REQUIREMENT
Given the material below, return only the lines starting at the line with "JAPON 1 SEN" and ending at the line with "인천 송도 어린이집 보육교사 자녀 코로나19 검사결과 음성 판결", exactly as they appear.

GIVEN RECORDS
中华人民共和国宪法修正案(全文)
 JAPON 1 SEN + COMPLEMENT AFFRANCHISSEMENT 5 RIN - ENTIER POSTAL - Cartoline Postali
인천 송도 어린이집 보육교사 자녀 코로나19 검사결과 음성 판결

...

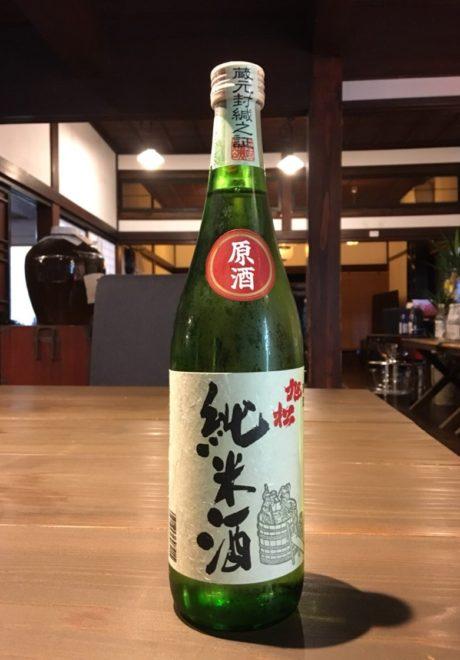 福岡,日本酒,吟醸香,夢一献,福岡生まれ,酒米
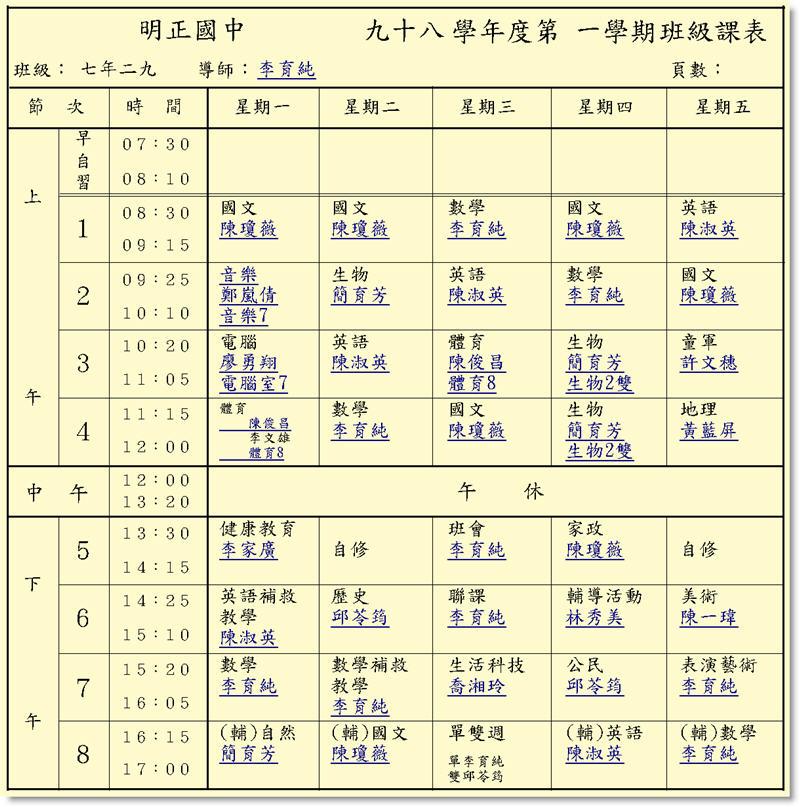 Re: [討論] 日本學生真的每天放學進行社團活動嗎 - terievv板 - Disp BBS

---

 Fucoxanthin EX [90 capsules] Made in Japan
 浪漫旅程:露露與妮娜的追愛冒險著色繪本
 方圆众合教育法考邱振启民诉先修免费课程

RESULT FOR THIS EXERCISE
 JAPON 1 SEN + COMPLEMENT AFFRANCHISSEMENT 5 RIN - ENTIER POSTAL - Cartoline Postali
인천 송도 어린이집 보육교사 자녀 코로나19 검사결과 음성 판결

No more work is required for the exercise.